São necessários estudos técnicos para se avaliação a relação causal e estabelecer os nexos entre as causas e efeitos.
Um discurso como este não ajuda nada e não convence ninguém. É preciso mais sensatez e racionalidade para avaliar as responsabilidades. Como ambientalista e como técnico da área não me aventuraria em análises tão precipitadas. Talvez precisássemos achar os culpados e responsáveis pela seca da região Sudeste .
Bom artigo! Não é “prematuro”, mas a partir de experiências passadas, alerta para o que virá se nada for mudado. Não se pode ficar esperando a catástrofe para depois estudar suas causas, porque a Terra é uma só.
O nosso amigo Gogo compara duas coisas completamente diferentes: a inundacao de cidades ocorrida quando da construcao de Sobradinho e as enchentes do Rio Madeira.
Pergunto: que tem uma coisa a ver com a outra? Absolutamente nada.
Antigamente, os reservatorios das barragens deviam ter a maior capacidade possivel, para assegurar a geracao de energia durante todo o ano.
Hoje, nao se usa mais esse tipo de reservatorio. Desse modo, a inundacao da area alagada pelos reservatorios das usinas de Santo Antonio e Jirau foi absolutamente controlada. Nada tem a ver com o grande numero de desabrigados provocado por Sobradinho.
O erro do Gogo esta em querer associar as enchentes provocadas pelo alto indice pluviometrico verificado na bacia do Rio Madeira com os reservatorios de Santo Antonio e Jirau, ambos a fio d’agua. Concordo com o Prof. Jose de Castro Silva: uma coisa nada tem a ver com a outra.
Caros debatedores,
Continuo mantendo o que afirmei, embora respeite a opinião técnica. Mas, essa questão é, principalmente, ética.
O fato é ululante, como dizia Nelson Rodrigues: há milhões de pessoas pagando com sofrimentos horrorosos por essas obras. Segundo, são sofrimentos repetitivos.
Bem, parece que a crítica é que não se pode comparar uma obra com a outra. Será mesmo?
Só porque uma represa menos água que a outra?
Aqui, quando fizeram Sobradinho, todas as afirmações da Chesf a população relocada era que tudo seria perfeito. Foi um desastre. Até hoje tem gente não indenizada e muita gente só foi achar o rumo da vida décadas mais tarde, com outra geração, não a que foi expulsa pela barragem.
Segundo, do ponto de vista das enchentes, diziam que Sobradinho levaria 5 anos para encher. Encheu no primeiro. Será que as corporações técnicas não preveem todas as variações pluviométricas quando fazem um obra como essa? Quando veio o tal apagão, em 2001 (2002?), os mesmos técnicos diziam que o problema era com “São Pedro”. Então, na hora de fazer a tecnologia garante o melhor dos mundos, quando vem os problemas eles são da natureza?
O mesmo aconteceu com o Castanhão. Era para encher em 4 anos. Encheu no primeiro e cortou uma série de estradas próximas além de impactar as populações ainda em relocação. Agora Santo Antônio. Agora Jirau. Mais à frente Belo Monte.

*INSTRUÇÕES DA TAREFA*. Transcreva sem alterações o trecho do debate sobre as barragens que vai de "Bom artigo! Não" a "provocado por Sobradinho.".

*DADOS APRESENTADOS*.
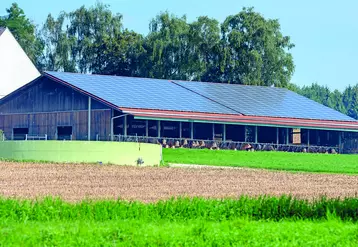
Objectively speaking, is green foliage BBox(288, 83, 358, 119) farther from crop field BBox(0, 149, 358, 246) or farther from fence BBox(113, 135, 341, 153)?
crop field BBox(0, 149, 358, 246)

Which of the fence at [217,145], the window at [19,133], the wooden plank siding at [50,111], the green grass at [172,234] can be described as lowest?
the green grass at [172,234]

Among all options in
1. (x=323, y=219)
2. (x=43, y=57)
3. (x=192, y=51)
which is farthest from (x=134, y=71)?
(x=323, y=219)

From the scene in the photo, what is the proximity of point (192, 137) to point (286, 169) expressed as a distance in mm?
16412

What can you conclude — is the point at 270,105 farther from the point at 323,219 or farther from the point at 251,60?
the point at 323,219

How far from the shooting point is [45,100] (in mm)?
55562

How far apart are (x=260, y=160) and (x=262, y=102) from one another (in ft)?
56.2

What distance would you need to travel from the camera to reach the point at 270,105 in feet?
195

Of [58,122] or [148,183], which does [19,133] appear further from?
[148,183]

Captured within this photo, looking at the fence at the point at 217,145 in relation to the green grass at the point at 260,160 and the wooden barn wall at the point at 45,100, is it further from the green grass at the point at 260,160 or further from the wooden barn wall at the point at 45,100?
the green grass at the point at 260,160

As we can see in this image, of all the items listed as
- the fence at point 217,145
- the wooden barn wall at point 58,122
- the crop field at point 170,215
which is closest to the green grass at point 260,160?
the fence at point 217,145

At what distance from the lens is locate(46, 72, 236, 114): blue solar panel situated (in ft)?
167

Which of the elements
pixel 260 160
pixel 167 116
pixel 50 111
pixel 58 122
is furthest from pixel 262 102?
pixel 260 160

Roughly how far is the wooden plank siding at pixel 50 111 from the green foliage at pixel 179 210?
3441cm

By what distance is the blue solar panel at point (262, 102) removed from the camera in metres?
57.0
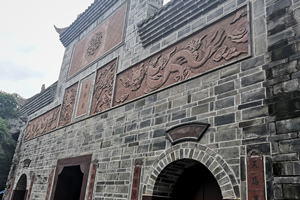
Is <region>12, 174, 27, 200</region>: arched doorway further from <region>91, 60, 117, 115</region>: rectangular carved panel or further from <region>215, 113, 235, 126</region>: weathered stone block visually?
<region>215, 113, 235, 126</region>: weathered stone block

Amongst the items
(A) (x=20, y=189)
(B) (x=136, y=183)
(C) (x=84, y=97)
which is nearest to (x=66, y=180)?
(C) (x=84, y=97)

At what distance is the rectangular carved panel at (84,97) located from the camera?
24.1ft

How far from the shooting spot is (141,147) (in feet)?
15.8

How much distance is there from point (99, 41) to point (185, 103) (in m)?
4.40

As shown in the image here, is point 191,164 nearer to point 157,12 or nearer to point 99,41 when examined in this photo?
point 157,12

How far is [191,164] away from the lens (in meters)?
4.30

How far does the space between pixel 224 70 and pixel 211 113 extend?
64 centimetres

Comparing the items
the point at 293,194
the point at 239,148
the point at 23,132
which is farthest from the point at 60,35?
the point at 293,194

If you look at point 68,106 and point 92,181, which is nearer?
point 92,181

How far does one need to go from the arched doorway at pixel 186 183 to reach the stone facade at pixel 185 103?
0.02 meters

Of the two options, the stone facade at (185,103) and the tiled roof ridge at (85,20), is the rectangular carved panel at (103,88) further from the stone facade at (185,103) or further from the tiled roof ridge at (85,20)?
the tiled roof ridge at (85,20)

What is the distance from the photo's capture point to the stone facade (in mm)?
3059

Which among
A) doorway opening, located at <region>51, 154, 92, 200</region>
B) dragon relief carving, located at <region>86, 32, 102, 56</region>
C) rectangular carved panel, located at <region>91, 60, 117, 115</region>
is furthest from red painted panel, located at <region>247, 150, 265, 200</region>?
dragon relief carving, located at <region>86, 32, 102, 56</region>

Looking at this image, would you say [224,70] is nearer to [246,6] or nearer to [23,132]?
[246,6]
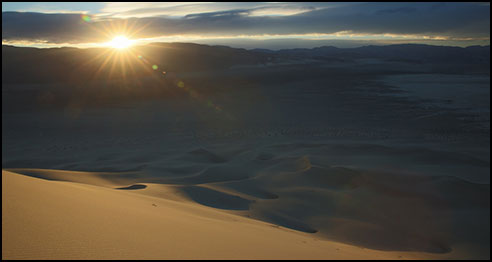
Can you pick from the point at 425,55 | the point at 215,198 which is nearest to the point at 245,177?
the point at 215,198

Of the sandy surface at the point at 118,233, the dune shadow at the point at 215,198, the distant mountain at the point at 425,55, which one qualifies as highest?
the distant mountain at the point at 425,55

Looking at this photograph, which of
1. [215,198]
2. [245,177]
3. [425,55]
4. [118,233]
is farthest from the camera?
[425,55]

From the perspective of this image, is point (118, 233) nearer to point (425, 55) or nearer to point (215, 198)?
point (215, 198)

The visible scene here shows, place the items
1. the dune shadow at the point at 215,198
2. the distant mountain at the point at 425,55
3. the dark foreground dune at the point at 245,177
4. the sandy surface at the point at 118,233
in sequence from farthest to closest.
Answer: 1. the distant mountain at the point at 425,55
2. the dune shadow at the point at 215,198
3. the dark foreground dune at the point at 245,177
4. the sandy surface at the point at 118,233

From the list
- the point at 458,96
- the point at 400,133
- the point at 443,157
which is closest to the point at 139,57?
the point at 458,96

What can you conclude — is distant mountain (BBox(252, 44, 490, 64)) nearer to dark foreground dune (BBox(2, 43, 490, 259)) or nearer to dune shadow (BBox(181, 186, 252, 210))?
dark foreground dune (BBox(2, 43, 490, 259))

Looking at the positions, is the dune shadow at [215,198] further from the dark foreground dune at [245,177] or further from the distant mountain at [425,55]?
the distant mountain at [425,55]

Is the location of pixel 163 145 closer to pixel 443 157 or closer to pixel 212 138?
pixel 212 138

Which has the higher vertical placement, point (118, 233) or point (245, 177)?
point (118, 233)

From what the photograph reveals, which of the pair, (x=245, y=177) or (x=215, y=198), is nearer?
(x=215, y=198)

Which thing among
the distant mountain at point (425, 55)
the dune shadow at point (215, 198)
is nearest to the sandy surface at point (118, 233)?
the dune shadow at point (215, 198)

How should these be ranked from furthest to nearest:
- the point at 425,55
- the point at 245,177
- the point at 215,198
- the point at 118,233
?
the point at 425,55 < the point at 245,177 < the point at 215,198 < the point at 118,233

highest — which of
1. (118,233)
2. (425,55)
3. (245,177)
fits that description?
(425,55)
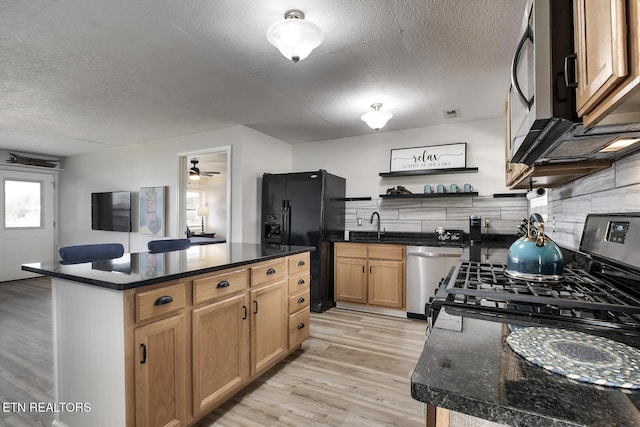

*RESPOSTA COMPLETA*.
Bom artigo! Não é “prematuro”, mas a partir de experiências passadas, alerta para o que virá se nada for mudado. Não se pode ficar esperando a catástrofe para depois estudar suas causas, porque a Terra é uma só.
O nosso amigo Gogo compara duas coisas completamente diferentes: a inundacao de cidades ocorrida quando da construcao de Sobradinho e as enchentes do Rio Madeira.
Pergunto: que tem uma coisa a ver com a outra? Absolutamente nada.
Antigamente, os reservatorios das barragens deviam ter a maior capacidade possivel, para assegurar a geracao de energia durante todo o ano.
Hoje, nao se usa mais esse tipo de reservatorio. Desse modo, a inundacao da area alagada pelos reservatorios das usinas de Santo Antonio e Jirau foi absolutamente controlada. Nada tem a ver com o grande numero de desabrigados provocado por Sobradinho.